Поскольку "гражданское общество" - действительное, "неполитическое государство" - противостоит "внешнему", политическому", их взаимоотношения неизбежно носят характер борьбы и "взаимного приспособления". Они должны в конце концов слиться. Но это, по Марксу, может произойти только в демократии, не в республике - подчеркивает Маркс, а именно в демократии, каковая осуществима лишь при условии ликвидации всех и всяких привилегий, то есть при социализме. В классовом же обществе "внешнее государство" никогда не соединяется с действительным общественным интересом, а потому и необходимо их различать.
В работе "Гражданская война во Франции" (1871 г.) Маркс оценивает и конкретный путь преодоления отчужденности власти от общества. "Единство нации, - спорит он с буржуазными хулителями Коммуны, - подлежало не уничтожению, а, напротив, организации посредством коммунального устройства. Единство нации должно было стать действительностью посредством уничтожения той государственной власти, которая выдавала себя за воплощение этого единства, но хотела быть независимой от нации, над нею стоящей. На деле эта государственная власть была лишь паразитическим наростом на теле нации. Задача состояла в том, чтобы отсечь чисто угнетательские органы старой правительственной власти, ее же правомерные функции отнять у такой власти, которая претендует на то, чтобы стоять над обществом, и передать ответственным слугам общества" (Маркс К. и Энгельс Ф. Соч., т. 17, с. 344). Позднее Ленин в знаменитой "синей тетради" ("Государство и революция") задержится на этих соображениях Маркса как на исключительно важных и конструктивных (Ленин В. И. ПСС, т. 33, с. 51-54). Работа 1843 года тогда еще не была известна, и можно лишь удивляться, насколько точно Ленин чувствовал Маркса, защищая его мысль от искажений со стороны немецких социал-демократов, видевших лишь федеративность в качестве альтернативы централизации и не улавливавших разницы между единством реальным и мнимым.

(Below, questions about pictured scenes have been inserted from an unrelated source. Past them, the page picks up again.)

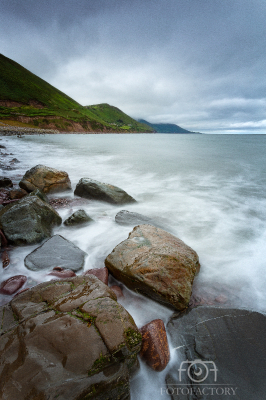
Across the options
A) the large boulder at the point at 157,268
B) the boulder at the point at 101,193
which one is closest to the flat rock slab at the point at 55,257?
the large boulder at the point at 157,268

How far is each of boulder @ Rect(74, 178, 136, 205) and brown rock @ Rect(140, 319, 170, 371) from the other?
5.21 meters

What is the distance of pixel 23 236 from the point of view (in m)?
4.05

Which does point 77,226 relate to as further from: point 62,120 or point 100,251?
point 62,120

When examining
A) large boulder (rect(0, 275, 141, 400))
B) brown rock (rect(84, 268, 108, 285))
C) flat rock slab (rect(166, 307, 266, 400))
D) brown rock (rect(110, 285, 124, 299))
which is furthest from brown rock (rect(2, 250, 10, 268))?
flat rock slab (rect(166, 307, 266, 400))

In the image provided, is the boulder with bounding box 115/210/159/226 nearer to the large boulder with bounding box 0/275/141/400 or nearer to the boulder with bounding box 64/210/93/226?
the boulder with bounding box 64/210/93/226

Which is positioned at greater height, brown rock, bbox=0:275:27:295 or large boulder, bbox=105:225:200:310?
large boulder, bbox=105:225:200:310

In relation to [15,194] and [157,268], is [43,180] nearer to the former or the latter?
[15,194]

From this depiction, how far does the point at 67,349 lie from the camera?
1694 mm

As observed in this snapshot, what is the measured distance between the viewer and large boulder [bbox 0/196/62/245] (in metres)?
4.04
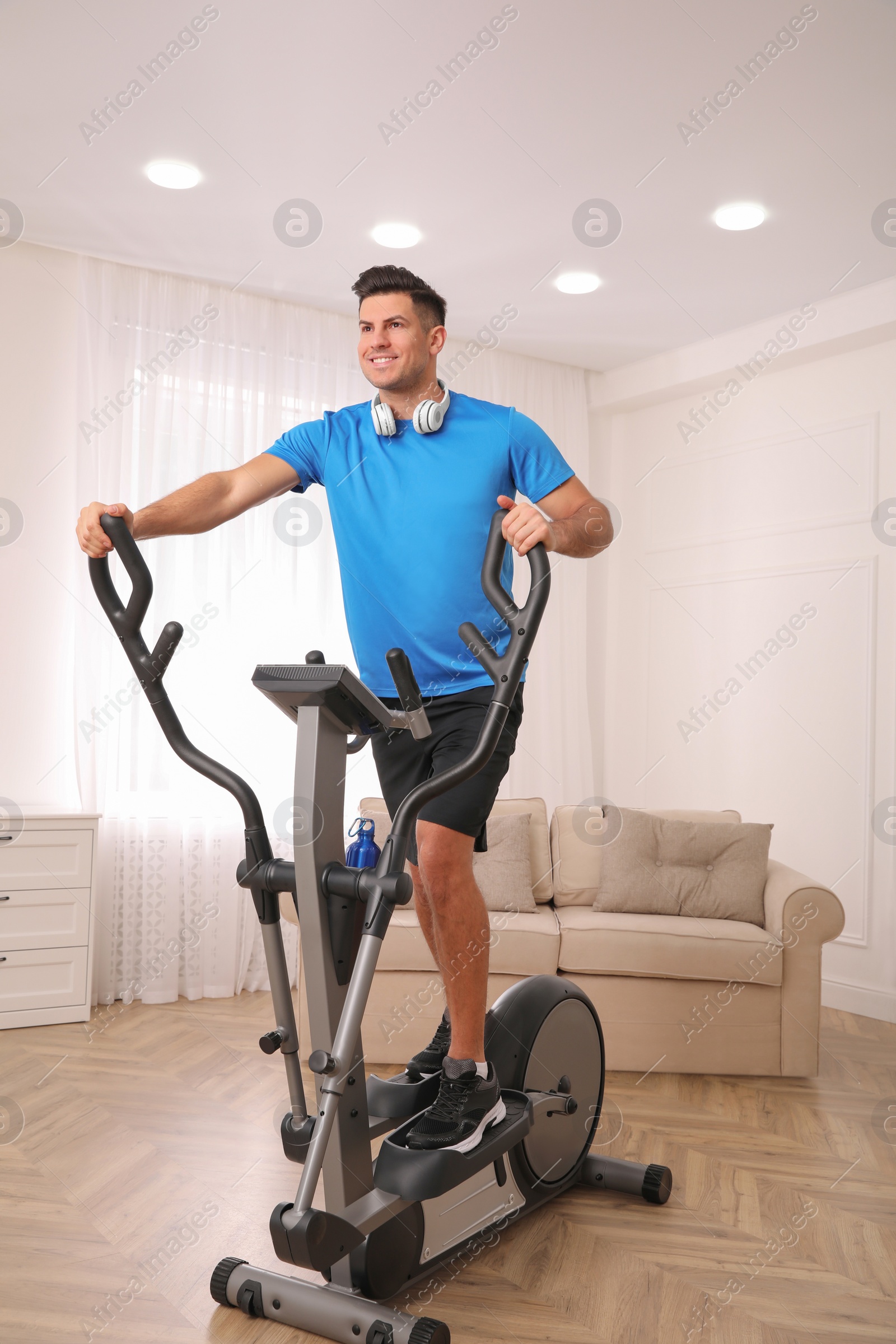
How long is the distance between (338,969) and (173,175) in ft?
9.88

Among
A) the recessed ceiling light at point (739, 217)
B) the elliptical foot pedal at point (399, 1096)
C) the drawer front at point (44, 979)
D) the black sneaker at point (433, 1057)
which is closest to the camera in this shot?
the elliptical foot pedal at point (399, 1096)

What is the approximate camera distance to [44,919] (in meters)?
3.64

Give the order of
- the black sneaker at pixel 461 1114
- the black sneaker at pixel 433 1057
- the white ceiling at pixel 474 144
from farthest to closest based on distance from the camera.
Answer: the white ceiling at pixel 474 144
the black sneaker at pixel 433 1057
the black sneaker at pixel 461 1114

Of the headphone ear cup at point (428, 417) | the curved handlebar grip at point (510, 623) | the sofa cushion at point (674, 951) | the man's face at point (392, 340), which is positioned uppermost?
the man's face at point (392, 340)

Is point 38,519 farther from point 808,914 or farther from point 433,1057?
point 808,914

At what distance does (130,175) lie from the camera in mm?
3521

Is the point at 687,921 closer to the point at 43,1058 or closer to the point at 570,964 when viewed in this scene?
the point at 570,964

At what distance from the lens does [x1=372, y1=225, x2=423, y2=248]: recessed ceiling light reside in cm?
386

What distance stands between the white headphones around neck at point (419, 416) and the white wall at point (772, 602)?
9.60 feet

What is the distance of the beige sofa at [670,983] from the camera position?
327cm

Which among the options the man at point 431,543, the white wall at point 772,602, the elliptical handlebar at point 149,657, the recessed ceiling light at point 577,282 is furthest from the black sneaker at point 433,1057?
the recessed ceiling light at point 577,282

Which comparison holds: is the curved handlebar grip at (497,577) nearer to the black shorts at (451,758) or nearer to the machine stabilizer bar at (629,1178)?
the black shorts at (451,758)

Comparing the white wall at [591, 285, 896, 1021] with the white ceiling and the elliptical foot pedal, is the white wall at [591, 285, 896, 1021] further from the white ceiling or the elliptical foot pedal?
the elliptical foot pedal

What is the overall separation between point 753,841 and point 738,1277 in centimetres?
188
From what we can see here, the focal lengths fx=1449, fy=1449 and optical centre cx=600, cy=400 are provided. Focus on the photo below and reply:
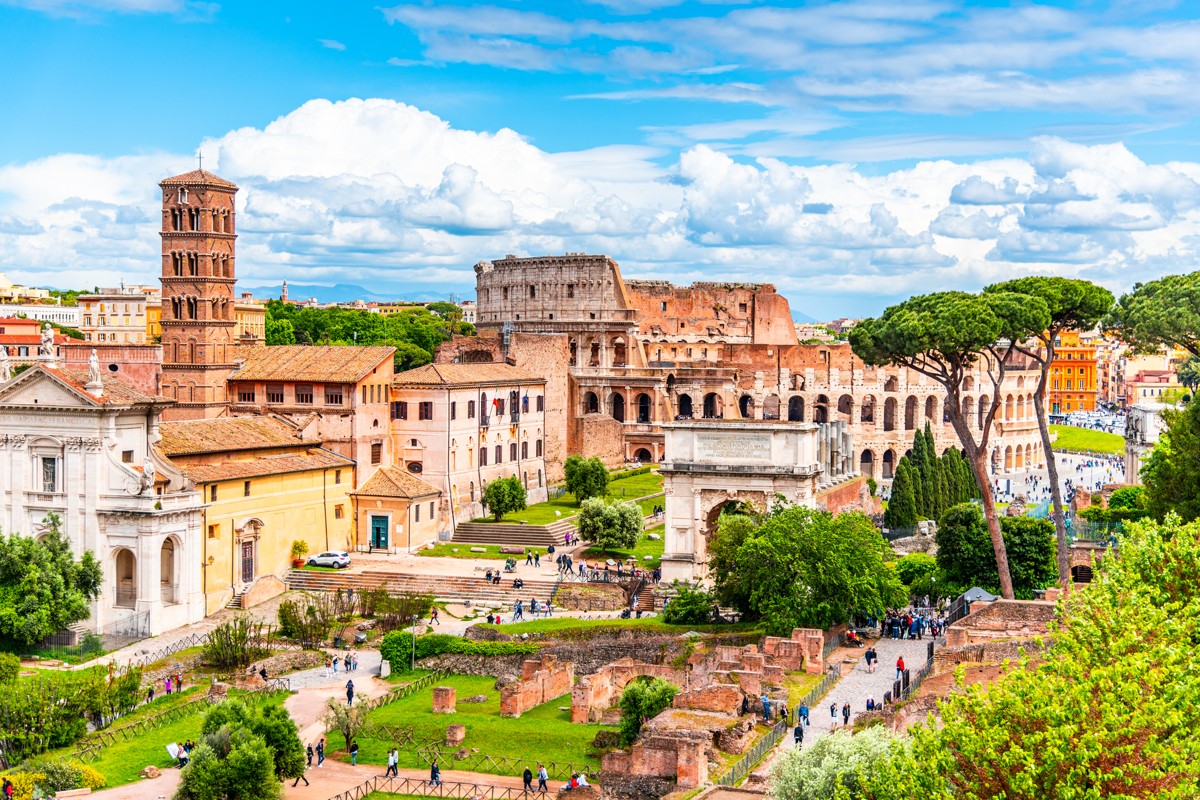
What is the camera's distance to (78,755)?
37656mm

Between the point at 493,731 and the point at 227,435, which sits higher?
the point at 227,435

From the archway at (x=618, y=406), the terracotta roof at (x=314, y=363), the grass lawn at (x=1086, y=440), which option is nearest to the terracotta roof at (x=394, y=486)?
the terracotta roof at (x=314, y=363)

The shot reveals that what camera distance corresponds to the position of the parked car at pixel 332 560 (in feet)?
192

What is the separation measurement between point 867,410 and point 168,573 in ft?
218

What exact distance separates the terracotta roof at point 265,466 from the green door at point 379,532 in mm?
2713

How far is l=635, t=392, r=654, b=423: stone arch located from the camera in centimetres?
10606

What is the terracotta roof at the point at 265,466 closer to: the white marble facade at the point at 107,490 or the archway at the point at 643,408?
the white marble facade at the point at 107,490

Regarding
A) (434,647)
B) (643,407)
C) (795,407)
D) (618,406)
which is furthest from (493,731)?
(795,407)

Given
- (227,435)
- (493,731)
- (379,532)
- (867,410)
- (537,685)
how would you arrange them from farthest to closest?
(867,410), (379,532), (227,435), (537,685), (493,731)

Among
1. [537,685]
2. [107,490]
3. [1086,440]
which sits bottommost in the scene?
[537,685]

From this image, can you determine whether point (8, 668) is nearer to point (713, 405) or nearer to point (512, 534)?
point (512, 534)

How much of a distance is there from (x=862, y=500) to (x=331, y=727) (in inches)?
1722

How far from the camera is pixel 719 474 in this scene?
55125 mm

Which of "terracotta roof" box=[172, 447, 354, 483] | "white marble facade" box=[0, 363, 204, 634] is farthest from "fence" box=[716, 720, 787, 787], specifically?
"terracotta roof" box=[172, 447, 354, 483]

Известен довольно циничный афоризм Николая I: "Русские дворяне служат государству, а немецкие - нам". Император в данном случае сам указал на пропасть, отделяющую государство - Отечество от того, что чаще всего кажется воплощением его. С такого рода дуализмом понятия государства необходимо считаться при рассмотрении конкретных исторических событий, в частности, обращаясь к эпохе возникновения государства и народности. Всегда есть опасность пороки внешней власти возложить на народ, а сами эти пороки оправдывать высшими целями, понимание которых недоступно простым смертным.
Поскольку в классово-антагонистическом обществе постоянно идет "взаимное приспособление" действительного и мнимого государства, форм приспособления может быть бесчисленное множество. Государственный аппарат, как правило, является политической организацией господствующего класса, его орудием. Однако полностью отождествить их нельзя. Власть всегда в той или иной степени и независима. Она может опираться и на более широкие социальные слои, и даже оторваться от породившего ее класса. К тому же и самые реакционные режимы способны выполнять в чем-то конструктивную роль, поддерживая, скажем, порядок на улицах, борясь с разбоями и т. п. Оценить истинное значение внешней власти давнего прошлого нелегко и потому, что правители, оторвавшиеся от народа, чаще и шире прибегали к социальной демагогии, нежели должностные лица, непосредственно выдвинутые обществом и подотчетные ему.
Происхождению государства посвящено специальное исследование Энгельса "Происхождение семьи, частной собственности и государства". Работа как бы завершала многолетнюю полемику с идеалистическими и идеализированными представлениями о государстве. Особое внимание при этом уделялось критике взгляда на государственный аппарат классового общества как на надклассовый инструмент, создающий гармонию в обществе. Поэтому в выводах заострена мысль о том, что "государство никоим образом не представляет собой силы, извне навязанной обществу" (Маркс К. и Энгельс Ф. Соч., т. 21, с. 169). Этот вывод также направлен в первую очередь против гегелевского понимания роли государства как воплощения "нравственной идеи" и "разума". Но мысль эта в нашей литературе иногда понимается упрощенно, будто государства вообще не могут возникать в результате завоеваний, а разницы между "реальным" и "мнимым" государством вроде бы и не существует вовсе. Именно таким путем некоторые авторы надеялись "закрыть" спор норманистов и антинорманистов.